Assunto come operaio in fabbrica a 17 anni, passa poi ad arruolarsi in marina dove vi resta cinque anni. In seguito si immerge in un’esperienza spirituale di alto profilo: vuol diventare predicatore in una chiesa per non vedenti. Abbandona l’orizzonte religioso per spostarsi a Parigi e abbracciare un orizzonte più prettamente mondano.  Nella frizzante capitale europea, infatti, muove i primi passi come pittore (riesce a mantenersi vendendo i suoi quadri), in seguito si appassiona al cinema e si scopre regista e sceneggiatore.
Il successo arriva nel 2000 con “L’isola” che suscita grande clamore al Festival di Venezia. Ma il film per cui viene ricordato più frequentemente e che lo farà conoscere a livello internazionale, nel 2003, sarà “Primavera, estate, autunno, inverno... e ancora primavera” in cui si aggiudica il Leone d’argento, premio speciale per la regia, appunto alla sessantunesima Mostra di Venezia.

In quest’escalation di affermazioni, che spesso hanno avuto il plauso di pubblico e critica, giunge l’ambito Leone d’oro di quest’anno.

I valori Sagittario, rappresentati egregiamente nel Tema del regista da Sole e Mercurio nel segno, parlano di un lontano morale e materiale in cui spaziare e far vivere i propri personaggi. L’ambiziosissimo Urano in Leone, trigono a Sole e Mercurio, sommato alla congiunzione Giove-Saturno nel Capricorno stimola e rafforza il proposito di salire in vetta, di andare sempre in alto, di raggiungere il successo.
Un successo che puntualmente arride al regista.

Marte in Cancro inserisce, tuttavia, in un Tema così disposto all’azione conquistatrice, il tarlo del dubbio, la sensibilità per l’indifeso, l’inquieta emotività, tutti derivanti (probabilmente), da un vissuto familiare irrisolto, forse da una violenza morale e materiale subite tra le pareti domestiche e magari durante l’età infantile. Marte approfondisce, con le lesioni di cui soffre, possibili disordini sessuali che toccano il livello psichico e non solo quello puramente affettivo e relazionale. Il pianeta, quando si trova in Cancro, tende a subire o a mettere in atto violenze in famiglia. Ma il pianeta nel Tema di Ki-duk è anche splendidamente recuperato.

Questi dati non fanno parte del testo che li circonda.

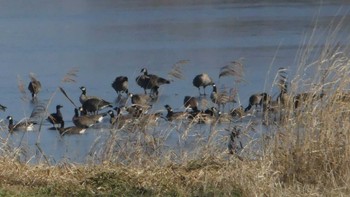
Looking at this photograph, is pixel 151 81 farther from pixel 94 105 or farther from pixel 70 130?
pixel 70 130

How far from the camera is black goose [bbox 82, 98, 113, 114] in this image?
1146cm

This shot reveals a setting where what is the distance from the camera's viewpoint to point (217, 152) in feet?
20.1

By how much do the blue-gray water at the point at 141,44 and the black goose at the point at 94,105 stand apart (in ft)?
1.03

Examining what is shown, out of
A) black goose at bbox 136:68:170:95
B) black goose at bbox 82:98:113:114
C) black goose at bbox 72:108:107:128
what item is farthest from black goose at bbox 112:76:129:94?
black goose at bbox 72:108:107:128

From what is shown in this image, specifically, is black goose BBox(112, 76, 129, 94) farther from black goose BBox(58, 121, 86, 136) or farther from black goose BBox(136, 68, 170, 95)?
black goose BBox(58, 121, 86, 136)

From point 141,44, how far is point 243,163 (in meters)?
11.3

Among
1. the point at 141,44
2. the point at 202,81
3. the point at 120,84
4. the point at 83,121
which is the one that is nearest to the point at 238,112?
the point at 83,121

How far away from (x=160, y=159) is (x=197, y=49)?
9984 millimetres

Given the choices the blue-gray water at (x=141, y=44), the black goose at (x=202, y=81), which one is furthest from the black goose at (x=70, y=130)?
the black goose at (x=202, y=81)

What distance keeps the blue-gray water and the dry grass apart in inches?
53.7

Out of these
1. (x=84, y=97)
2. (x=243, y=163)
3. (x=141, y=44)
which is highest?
(x=141, y=44)

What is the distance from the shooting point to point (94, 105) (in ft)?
37.9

È sestile a Plutone in Vergine ma, soprattutto, trigono a Nettuno in Scorpione. La tensione emotiva, la sofferenza interiore viene tramutata in estasi artistica e compositiva geniale. Senza scandalizzarsi di utilizzare elementi disturbanti, impregnati di crudeltà e sadismo (Scorpione), che vengono rovesciati, quasi imprevedibilmente, sullo scorrere delle scene e lo spettatore può restarne, a seconda dei gusti e degli stati d’animo, colpito o profondamente turbato.

Le sue suggestioni a volte sembrano riportarci al Luminismo veneto rinascimentale e a Caravaggio; ricordo, a questo proposito, che il regista si è dedicato, prima di avvicinarsi al cinema, alla pittura. Il suo interesse per pittura scaturisce, senz’altro dai gradi della pittura e della grafica (finali della Bilancia, domicilio di X- luce) che, seppur vuoti, ricevono aspetti positivi (il sestile di Urano alla fine del Leone e il sestile del Sole alla fine del Sagittario).
Il pianeta della bellezza, dell’arte intesa in senso globale, Venere, è ospitata in Aquario, testimoniando e rafforzando una vena artistica molto anticonvenzionale. Si tratta di una Venere molto lesa (quadrata “al grado” a Nettuno), ma non per questo, anzi magari proprio in virtù di queste “ferite”, il pianeta riesce ad essere particolarmente visionario, a travestire la realtà, a sovvertirla. Unico recupero che il pianeta della creatività artistica riceve, arriva da Giove in Capricorno, un pacato semisestile d’accordo, ma che comunque ribadisce la regola di rapporti Giove-Venere in chi fa o si interessa di Cinema.